Entries shown Block Start
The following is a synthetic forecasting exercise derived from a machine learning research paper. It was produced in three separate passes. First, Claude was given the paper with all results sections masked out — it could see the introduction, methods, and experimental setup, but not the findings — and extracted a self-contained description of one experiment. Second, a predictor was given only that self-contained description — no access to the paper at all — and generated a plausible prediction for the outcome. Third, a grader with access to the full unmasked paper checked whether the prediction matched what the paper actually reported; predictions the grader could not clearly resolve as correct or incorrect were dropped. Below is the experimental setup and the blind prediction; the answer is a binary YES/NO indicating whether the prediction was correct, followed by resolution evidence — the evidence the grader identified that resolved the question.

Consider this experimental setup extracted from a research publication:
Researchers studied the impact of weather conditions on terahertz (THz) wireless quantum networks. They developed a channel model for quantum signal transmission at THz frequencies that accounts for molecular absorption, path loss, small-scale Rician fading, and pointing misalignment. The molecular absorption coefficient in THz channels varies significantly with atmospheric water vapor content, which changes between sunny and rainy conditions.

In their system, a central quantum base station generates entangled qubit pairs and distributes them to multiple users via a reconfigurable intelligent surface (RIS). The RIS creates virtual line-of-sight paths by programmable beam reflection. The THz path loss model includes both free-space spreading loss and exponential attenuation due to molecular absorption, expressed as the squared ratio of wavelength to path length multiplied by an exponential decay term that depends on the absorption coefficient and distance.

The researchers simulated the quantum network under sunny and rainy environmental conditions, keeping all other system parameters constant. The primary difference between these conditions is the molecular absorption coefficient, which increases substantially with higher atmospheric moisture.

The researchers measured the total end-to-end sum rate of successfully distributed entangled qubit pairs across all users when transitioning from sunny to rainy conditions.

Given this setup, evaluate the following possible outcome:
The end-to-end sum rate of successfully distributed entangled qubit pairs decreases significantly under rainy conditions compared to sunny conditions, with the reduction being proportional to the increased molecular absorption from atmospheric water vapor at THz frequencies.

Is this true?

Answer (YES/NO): YES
Entries shown Block End
Work order
Output the complete data verbatim.

Response to the exercise
The following is a synthetic forecasting exercise derived from a machine learning research paper. It was produced in three separate passes. First, Claude was given the paper with all results sections masked out — it could see the introduction, methods, and experimental setup, but not the findings — and extracted a self-contained description of one experiment. Second, a predictor was given only that self-contained description — no access to the paper at all — and generated a plausible prediction for the outcome. Third, a grader with access to the full unmasked paper checked whether the prediction matched what the paper actually reported; predictions the grader could not clearly resolve as correct or incorrect were dropped. Below is the experimental setup and the blind prediction; the answer is a binary YES/NO indicating whether the prediction was correct, followed by resolution evidence — the evidence the grader identified that resolved the question.

Consider this experimental setup extracted from a research publication:
Researchers studied the impact of weather conditions on terahertz (THz) wireless quantum networks. They developed a channel model for quantum signal transmission at THz frequencies that accounts for molecular absorption, path loss, small-scale Rician fading, and pointing misalignment. The molecular absorption coefficient in THz channels varies significantly with atmospheric water vapor content, which changes between sunny and rainy conditions.

In their system, a central quantum base station generates entangled qubit pairs and distributes them to multiple users via a reconfigurable intelligent surface (RIS). The RIS creates virtual line-of-sight paths by programmable beam reflection. The THz path loss model includes both free-space spreading loss and exponential attenuation due to molecular absorption, expressed as the squared ratio of wavelength to path length multiplied by an exponential decay term that depends on the absorption coefficient and distance.

The researchers simulated the quantum network under sunny and rainy environmental conditions, keeping all other system parameters constant. The primary difference between these conditions is the molecular absorption coefficient, which increases substantially with higher atmospheric moisture.

The researchers measured the total end-to-end sum rate of successfully distributed entangled qubit pairs across all users when transitioning from sunny to rainy conditions.

Given this setup, evaluate the following possible outcome:
The end-to-end sum rate of successfully distributed entangled qubit pairs decreases significantly under rainy conditions compared to sunny conditions, with the reduction being proportional to the increased molecular absorption from atmospheric water vapor at THz frequencies.

Is this true?

Answer (YES/NO): YES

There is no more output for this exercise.